I went on. "The words you are using suggest that you think you are 'sure' about something which you are surmising. You think there's a 'probability' of something you suspect, but which you don't know."

"No, I don't know!" she answered fiercely, "But you know how you just 'know' these things."

*     *     *

The truth is that one doesn't 'just know' these things. The truth is that when you do know, you don't talk about them to people who don't need to know. If you make an untested assumption about something so serious and so private, and then talk about it with others as though it were true, you are on very thin ice.

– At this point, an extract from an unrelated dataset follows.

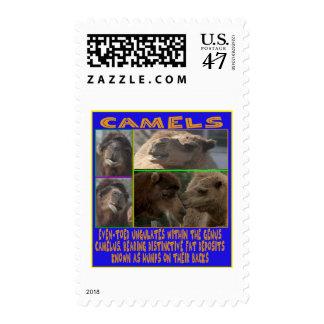CAMELS - even-toed ungulates Postage
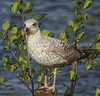 Hey, did you bring me fish and chips?! (LeanneHall3 :-)) Tags: white grey seagull feathers bird closeup closeupphotography green leaves woodenpost eastpark hull kingstonuponhull canon 1300d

There was a program in town "for victims of abuse". It said so on the sign board at the gate. The damage which this public assertion did to all who walked through that gate was inestimable. Every parent or other adult was thereby criminalised; every child indelibly labelled. It seems to be the ‘done’ thing these days, to label our programs with words which make us look heroic or modern; perhaps with words which draw approval (and funding) from our communities. If I were a child who had to walk off to school from under an arch which read "Home for abused children" that would be the most vicious torment I could imagine — whether or not the words were true. If they were not true, I would be the subject of a cruel libel — indeed I would have become a victim of arrant abuse. If the words were true, then I would be betrayed and treated with piteous insensitivity.

I thought we had all learned about stigmatisation forty years ago from the writings of people like Erving Goffman. We stopped the idiocy of talking about ‘a home for unmarried mothers’ or ‘a home for delinquent boys’, yet somehow today we need to let it be known that we move in the world of the abused (or the otherwise marginalised, the addicted, the bipolar, the violent, people living on the street ...)

Child and youth care workers see beyond the labels to the real people, whom we love and serve irrespective of their identifications or qualities. We are in danger of using such labels, not for our clients, but for our own glorification. We need to be transformed as was Carling (1963, p.80) who realized that "cripples could be identified with characteristics other than their physical handicap. I managed to see that cripples could be comely, charming, ugly, lovely, stupid, brilliant – just like all other people, and I discovered that I was able to hate or love a cripple in spite of his handicap."

The people we work with, the children and families who lose their way and feel guilty and worthless, share with us the secrets and truths of their lives. We hold these things, as water in our tight, hollowed hands, never daring to spill a drop, faithful to the trust and confidence placed in us. If words suggest themselves to us, we hold them as the most tentative hypotheses, the property in every way of our client, never ours. Our aim is always to attend to the hurt and harm of what we know — or the benefit of kids and their parents so that their lives can go onwards, unhindered, unspoiled.

What we come to know may well fire our calling to advocacy and justice — but only what we know. We may never use words which heal our anxiety and fears, either in our heads or with others. Sorry, Sarah. You cannot say to me that you are "absolutely sure she's abused. Probably sexually ..." when this is what you only think. Until you know, these words remain unspoken, and even when you do know, the words are spoken only with the greatest circumspection.

Carling, F. (1962) And yet we are human. London: Chatto and Windus
Goffman, E. (1963) Stigma: Notes on the management of spoiled identity. Harmondsworth: Pelican Books.